I have now run a marathon!

April 22, 2018. Central London. 24 degrees at its hottest.

That was a fun day out. 🌞🔥🏃🏻🤢😱🔥🔥🔥🙈.

It was hot. Very hot indeed. There were many runners in the medical tents on the way round, and I saw 3 keel right over whilst running in the first hour…scary stuff. And there were simply loads of fit, well-trained runners reduced to walking.

All my training was for a target time of under 3h45. But you never actually a marathon at that pace in training: I had done 20 miles in 2h55, and a HM in 1h50, neither of which broke me. I knew I had to aim for a slower time because of the heat, and I did a bit of googling, and found various calculators suggesting that 21 degrees would add 5 to 25 minutes to a marathon time. Hmmmmmmmm: maybe for the elites, it does!!

Anyway, thinking that it was still quite cool at 10am, I set off at a sub-4 hour pace (ok perhaps a bit faster: 53 mins for the first 10k), and I was enjoying myself, high-five-ing the crowd, loving the bands, and soaking it all up.
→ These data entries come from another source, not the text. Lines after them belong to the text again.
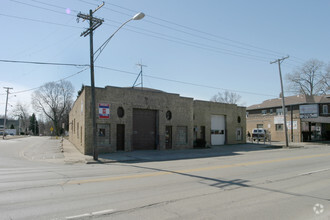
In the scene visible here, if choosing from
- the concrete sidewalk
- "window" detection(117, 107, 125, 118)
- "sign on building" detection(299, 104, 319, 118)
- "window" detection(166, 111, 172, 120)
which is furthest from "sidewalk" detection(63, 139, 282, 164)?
"sign on building" detection(299, 104, 319, 118)

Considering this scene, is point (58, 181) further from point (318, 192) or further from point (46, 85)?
point (46, 85)

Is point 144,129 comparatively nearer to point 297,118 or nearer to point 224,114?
Result: point 224,114

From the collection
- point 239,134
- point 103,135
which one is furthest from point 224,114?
point 103,135

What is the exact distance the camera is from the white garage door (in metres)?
30.6

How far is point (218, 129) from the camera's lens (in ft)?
102

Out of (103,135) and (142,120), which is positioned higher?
(142,120)

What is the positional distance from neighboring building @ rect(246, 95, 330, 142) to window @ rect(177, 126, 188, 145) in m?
19.9

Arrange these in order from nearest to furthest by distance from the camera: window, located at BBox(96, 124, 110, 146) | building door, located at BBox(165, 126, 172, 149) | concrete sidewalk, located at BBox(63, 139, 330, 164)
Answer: concrete sidewalk, located at BBox(63, 139, 330, 164)
window, located at BBox(96, 124, 110, 146)
building door, located at BBox(165, 126, 172, 149)

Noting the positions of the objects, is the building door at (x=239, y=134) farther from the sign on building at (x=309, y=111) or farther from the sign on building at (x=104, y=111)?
the sign on building at (x=104, y=111)

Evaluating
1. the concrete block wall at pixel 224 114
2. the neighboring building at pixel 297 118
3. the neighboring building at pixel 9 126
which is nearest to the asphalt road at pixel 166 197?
the concrete block wall at pixel 224 114

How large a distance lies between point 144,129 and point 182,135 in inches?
181

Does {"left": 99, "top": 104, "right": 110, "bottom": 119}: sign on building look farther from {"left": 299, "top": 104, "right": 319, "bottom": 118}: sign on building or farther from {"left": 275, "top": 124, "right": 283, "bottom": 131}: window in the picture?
{"left": 275, "top": 124, "right": 283, "bottom": 131}: window

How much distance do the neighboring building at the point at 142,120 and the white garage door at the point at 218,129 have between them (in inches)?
28.4

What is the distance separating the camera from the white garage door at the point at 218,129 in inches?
1203
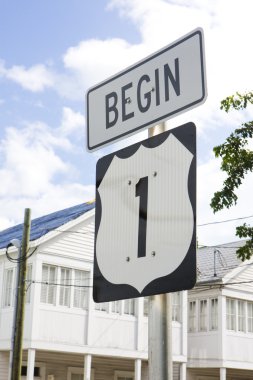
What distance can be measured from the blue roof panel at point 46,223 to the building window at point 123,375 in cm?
704

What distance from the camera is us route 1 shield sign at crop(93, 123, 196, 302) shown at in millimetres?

When I slowed to a walk after an hour to take my second gel, I realised “Oh….I seem to be a bit wobbly”. So I slowed down to a 5m50/km (9m20/mile) pace (reaching 15k after 81minutes), but by mile 10 my body gave up, and I had to start walking.

Miles 10 to 23 were spent walk-running. I started by having just one walk break per mile (and when it did, I was averaging 6m50/km (11min/mile) including the walk breaks), although I had a couple of prolonged breaks in the shade to stretch out. This lasted until mile 20, after which I was having 3 or 4 walk breaks each mile. This was so frustrating! People would shout “Go Mike Go!” (it was written on my shirt) so I would start running, but then find my head was spinning again, so I would stop straight away (as I had no desire to end up in a medical tent).

I had a bad stitch from mile 21 to 25, but I managed to run (almost) all of the final 3 miles, although by then I was down to 7min/km (11+ min/mile) without walk breaks. At this stage, the noise of the crowds was just terrific; there was no chance of hearing your name: it was just a wall of noise.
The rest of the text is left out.